Textauszug:
# # # # # # #

Dies legt die Auswertung von «Rosetta»-Aufnahmen der Kometenoberfläche nahe, wie das Max-Planck-Institut für Sonnensystemforschung (MPS) am Mittwoch in Göttingen mitteilte. Die Aufnahmen zeigen sonderbare, schachtartige Vertiefungen, die gewöhnlichen Kratern völlig unähnlich sind, und aus denen Staub und Gas ins All entweichen.
Über ihre Entdeckungen berichten die Forscher im Fachmagazin «Nature». Die Wissenschaftler unter Leitung von Jean-Baptiste Vincent vom MPS werteten Aufnahmen des Kometen aus, die das wissenschaftliche Kamerasystem «Osiris» an Bord der «Rosetta»-Raumsonde zwischen Juli und Dezember vergangenen Jahres aufgenommen hatte.
Die «Rosetta»-Sonde der Europäischen Weltraumagentur ESA war im vergangenen August in eine Umlaufbahn um den Kometen 67P/Tschurjumov-Gerasimenko eingeschwenkt, der kurz Tschuri genannt wird.
Die schachtartigen Vertiefungen auf dem Brocken aus Eis, gefrorenen Gasen und Staub treten laut MPS in verschiedenen Grössen auf: Ihre Durchmesser liegen zwischen zehn und einigen hundert Metern.
Zudem haben sie nahezu vertikale Seitenwände und sind aussergewöhnlich tief - die grösseren reichen bis zu zweihundert Meter ins Innere von Tschuri. An ihren Innenseiten zeigen die Aufnahmen Schichtungen und Terrassierungen.

# # # # # # #

Bereitgestelltes Material:
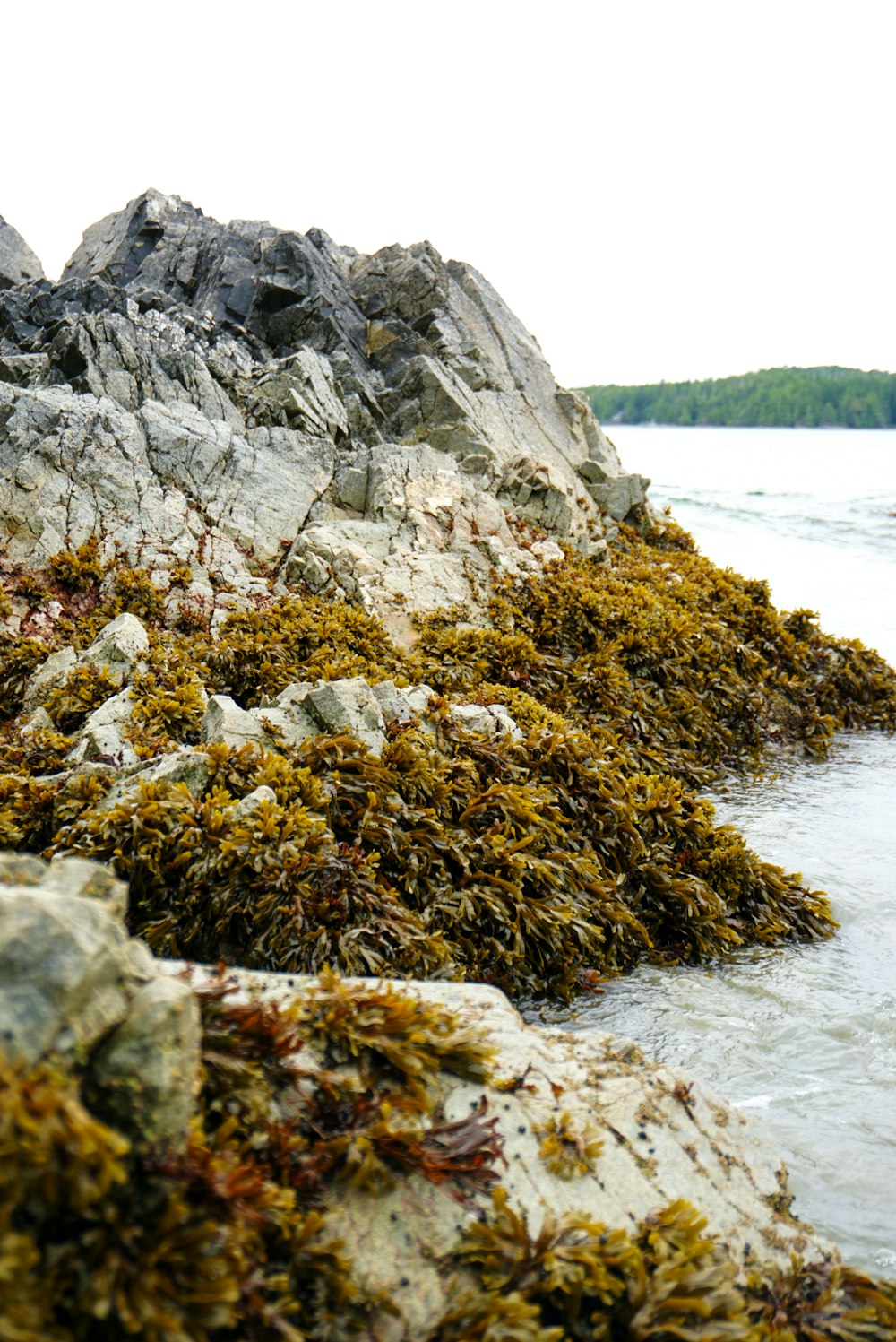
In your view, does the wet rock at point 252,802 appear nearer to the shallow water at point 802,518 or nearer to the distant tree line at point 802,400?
the shallow water at point 802,518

# # # # # # #

Deine Aufgabe: Schreibe den Abschnitt des Textauszugs über den Kometen Tschuri neu, der mit den Worten „Die schachtartigen Vertiefungen“ beginnt und mit „einigen hundert Metern.“ endet. Setze dabei „Himmelskörper“ an die Stelle von „Brocken“.

Deine Lösung:
Die schachtartigen Vertiefungen auf dem Himmelskörper aus Eis, gefrorenen Gasen und Staub treten laut MPS in verschiedenen Grössen auf: Ihre Durchmesser liegen zwischen zehn und einigen hundert Metern.